Bolsonaro demonstra crueldade ao debochar de assassinato, protesta OAB
Para presidente do Conselho Federal da Ordem dos Advogados do Brasil, Felipe Santa Cruz, falas são ‘inqualificáveis’
O presidente do Conselho Federal da Ordem dos Advogados do Brasil (OAB), Felipe Santa Cruz, afirmou que o presidente da República, Jair Bolsonaro (PSL), demonstra “crueldade e falta de empatia” em declaração sobre seu pai, Fernando Santa Cruz, desaparecido durante a ditadura (1964-1985). Em entrevista à imprensa, nesta segunda-feira 29, Bolsonaro afirmou: “Um dia, se o presidente da OAB quiser saber como é que o pai dele desapareceu no período militar, eu conto. Ele não vai querer ouvir a verdade. Eu conto para ele”.
Em nota, o presidente da OAB diz que as falas de Bolsonaro são “inqualificáveis” e que “debocha” de um assassinato. “O mandatário da República deixa patente seu desconhecimento sobre a diferença entre público e privado, demonstrando mais uma vez traços de caráter graves em um governante: a crueldade e a falta de empatia. É de se estranhar tal comportamento em um homem que se diz cristão. Lamentavelmente, temos um presidente que trata a perda de um pai como se fosse assunto corriqueiro – e debocha do assassinato de um jovem aos 26 anos”, protesta Felipe Santa Cruz.
O texto também cobra que o presidente da República esclareça o que sabe sobre os atentados ocorridos contra os direitos humanos na época. “Meu pai era da juventude católica de Pernambuco, funcionário público, casado, aluno de Direito. Minha avó acaba de falecer, aos 105 anos, sem saber como o filho foi assassinado. Se o presidente sabe, por ‘vivência’, tanto sobre o presente caso, quanto com relação aos de todos os demais ‘desaparecidos’, nossas famílias querem saber.”

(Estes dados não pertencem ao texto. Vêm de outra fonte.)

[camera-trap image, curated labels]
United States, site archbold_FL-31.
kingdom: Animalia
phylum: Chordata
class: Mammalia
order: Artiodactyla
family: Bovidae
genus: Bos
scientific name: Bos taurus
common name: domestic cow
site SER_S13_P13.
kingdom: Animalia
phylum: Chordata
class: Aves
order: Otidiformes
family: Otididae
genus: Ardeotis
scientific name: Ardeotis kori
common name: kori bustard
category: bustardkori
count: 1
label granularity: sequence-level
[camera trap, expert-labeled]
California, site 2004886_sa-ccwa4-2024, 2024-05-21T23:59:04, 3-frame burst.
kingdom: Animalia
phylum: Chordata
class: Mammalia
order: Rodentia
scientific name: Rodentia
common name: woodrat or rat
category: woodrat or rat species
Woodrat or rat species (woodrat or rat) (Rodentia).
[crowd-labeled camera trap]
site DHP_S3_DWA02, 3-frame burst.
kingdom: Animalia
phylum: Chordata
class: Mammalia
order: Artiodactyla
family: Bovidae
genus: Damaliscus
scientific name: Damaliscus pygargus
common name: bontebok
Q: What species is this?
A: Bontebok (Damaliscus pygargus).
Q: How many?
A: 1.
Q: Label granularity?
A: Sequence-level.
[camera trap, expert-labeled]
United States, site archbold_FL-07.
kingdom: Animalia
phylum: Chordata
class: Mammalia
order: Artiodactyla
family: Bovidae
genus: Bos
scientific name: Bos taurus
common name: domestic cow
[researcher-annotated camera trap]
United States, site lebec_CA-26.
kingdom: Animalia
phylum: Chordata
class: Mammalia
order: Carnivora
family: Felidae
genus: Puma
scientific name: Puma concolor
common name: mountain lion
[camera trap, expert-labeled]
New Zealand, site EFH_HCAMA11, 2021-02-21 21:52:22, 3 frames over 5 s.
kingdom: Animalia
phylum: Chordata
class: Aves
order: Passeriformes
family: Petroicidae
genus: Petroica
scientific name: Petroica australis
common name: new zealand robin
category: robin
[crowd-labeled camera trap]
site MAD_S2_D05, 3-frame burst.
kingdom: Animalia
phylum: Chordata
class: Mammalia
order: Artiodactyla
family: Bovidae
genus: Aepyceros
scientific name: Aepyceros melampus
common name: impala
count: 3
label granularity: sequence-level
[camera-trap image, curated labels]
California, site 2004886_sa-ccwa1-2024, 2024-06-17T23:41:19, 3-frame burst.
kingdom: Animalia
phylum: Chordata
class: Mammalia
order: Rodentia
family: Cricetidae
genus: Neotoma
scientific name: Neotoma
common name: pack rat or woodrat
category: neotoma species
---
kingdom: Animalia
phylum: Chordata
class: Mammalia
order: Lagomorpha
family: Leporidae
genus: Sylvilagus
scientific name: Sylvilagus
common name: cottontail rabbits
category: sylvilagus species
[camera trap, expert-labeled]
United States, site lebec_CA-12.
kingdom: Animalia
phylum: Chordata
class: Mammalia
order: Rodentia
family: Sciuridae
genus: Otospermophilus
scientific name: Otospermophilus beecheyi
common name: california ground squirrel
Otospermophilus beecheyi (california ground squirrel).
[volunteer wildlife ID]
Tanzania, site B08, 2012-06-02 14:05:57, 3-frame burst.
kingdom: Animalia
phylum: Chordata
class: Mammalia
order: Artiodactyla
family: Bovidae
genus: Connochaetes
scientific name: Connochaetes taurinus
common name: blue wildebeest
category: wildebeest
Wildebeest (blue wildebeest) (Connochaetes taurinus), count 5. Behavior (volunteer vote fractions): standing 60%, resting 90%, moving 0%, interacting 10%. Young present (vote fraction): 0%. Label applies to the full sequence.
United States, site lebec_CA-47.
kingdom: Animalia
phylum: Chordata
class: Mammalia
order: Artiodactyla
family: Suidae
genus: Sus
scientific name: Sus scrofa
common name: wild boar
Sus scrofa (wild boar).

Bolsonaro criticou o presidente da OAB após questionar sobre a atuação da entidade na investigação de Adélio Bispo, autor do atentado à faca durante as eleições presidenciais de 2018. Segundo o presidente da República, a instituição impediu que a Polícia Federal tivesse acesso ao telefone de um dos advogados de Bispo.
Fernando Santa Cruz era estudante de direito e integrava o movimento estudantil contra a ditadura. Ele desapareceu em 1974 depois de ter sido preso junto de um amigo chamado Eduardo Collier por agentes do Doi-Codi, no Rio de Janeiro.
Manifestações excessivas e frivolidade extrema
A OAB, em conjunto, acusou Bolsonaro de “frivolidade extrema” em sua declaração. Em nota, a OAB cobrou que o presidente da República obedeça à Constituição Federal, que instituiu o Brasil como Estado Democrático de Direito, e manifestou solidariedade às famílias de vítimas da ditadura.
“Apresentamos nossa solidariedade a todas as famílias daqueles que foram mortos, torturados ou desaparecidos, ao longo de nossa história, especialmente durante o Golpe Militar de 1964, inclusive a família de Fernando Santa Cruz, pai de Felipe Santa Cruz, atingidos por manifestações excessivas e de frivolidade extrema do Senhor Presidente da República”, protesta.
A instituição também criticou a atuação de autoridades que desrespeitam normas do Direito no exercício de suas funções. “A Ordem dos Advogados do Brasil vai se manter firme no compromisso supremo de defender a Constituição, a ordem jurídica do Estado Democrático, e os direitos humanos, bem como a defesa da advocacia, especialmente, de seus direitos e prerrogativas, violados por autoridades que não conhecem as regras que garantem a existência de advogados e advogadas livres e independentes”, diz.
O documento foi assinado pela Diretoria do Conselho Federal, pelo Colégio de Presidentes e pelo Conselho Pleno da OAB Nacional.
Bolsonaro deveria defender justiça, protesta Anistia
A Anistia Internacional também se posicionou de forma crítica às falas do presidente. A organização defendeu que Bolsonaro deveria preservar o respeito à memória das vítimas de assassinato, tortura e sequestro. “É terrível que o filho de um desaparecido pelo regime militar tenha que ouvir do presidente do Brasil, que deveria ser o defensor máximo do respeito e da justiça no País, declarações tão duras”, afirmou a diretora executiva da Anistia no Brasil, Jurema Werneck.
Em nota, a organização reivindica ainda a revogação da Lei de Anista, de 1979. Segundo o texto, o ato eliminaria “dispositivos que impedem a investigação e a sanção de graves violações de direitos humanos, a investigação e responsabilização dos crimes contra a humanidade cometidos por agentes do Estado durante o regime militar”.